▶ _Problem description_: Rename "white lattice skirting" to "white lattice trim" everywhere it appears in the records, and give the records again with nothing else changed and the pictures left out.

Excerpts from a spatial dataset:
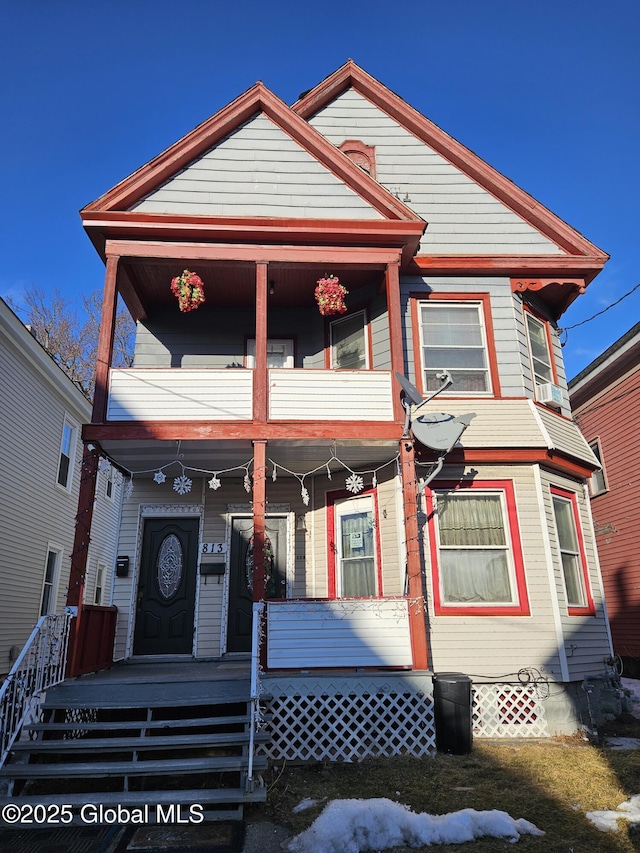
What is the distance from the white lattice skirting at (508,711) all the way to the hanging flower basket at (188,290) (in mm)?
6682

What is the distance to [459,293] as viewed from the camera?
9883 millimetres

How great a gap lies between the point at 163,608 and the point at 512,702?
17.4 ft

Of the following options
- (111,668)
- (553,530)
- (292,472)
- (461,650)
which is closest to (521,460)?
(553,530)

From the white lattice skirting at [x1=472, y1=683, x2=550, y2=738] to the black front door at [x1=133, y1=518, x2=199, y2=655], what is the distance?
4.33m

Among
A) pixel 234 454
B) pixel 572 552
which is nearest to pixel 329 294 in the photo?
pixel 234 454

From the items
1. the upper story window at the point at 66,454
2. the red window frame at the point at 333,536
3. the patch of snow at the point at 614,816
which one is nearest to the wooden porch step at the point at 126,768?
the patch of snow at the point at 614,816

▶ _Answer for the task_:
What is the distance from the white lattice trim at (508,711) all the way to the hanging flower basket at (188,290) (in mm)?
6682

What is the distance to [459,293] as viewed from the camera?
9883 millimetres

How great a gap lies between the point at 163,608 and the point at 512,702?
17.4 ft

Of the following options
- (111,668)
- (553,530)
- (292,472)
- (461,650)
which is closest to (521,460)?
(553,530)

From the white lattice trim at [x1=472, y1=683, x2=550, y2=738] to the black front door at [x1=133, y1=518, x2=199, y2=655], what is the distance?
4.33m

Among
A) pixel 234 454
B) pixel 572 552
which is nearest to pixel 329 294 in the photo?
pixel 234 454

From the items
1. the upper story window at the point at 66,454
2. the red window frame at the point at 333,536
3. the patch of snow at the point at 614,816
which one is nearest to the wooden porch step at the point at 126,768?
the patch of snow at the point at 614,816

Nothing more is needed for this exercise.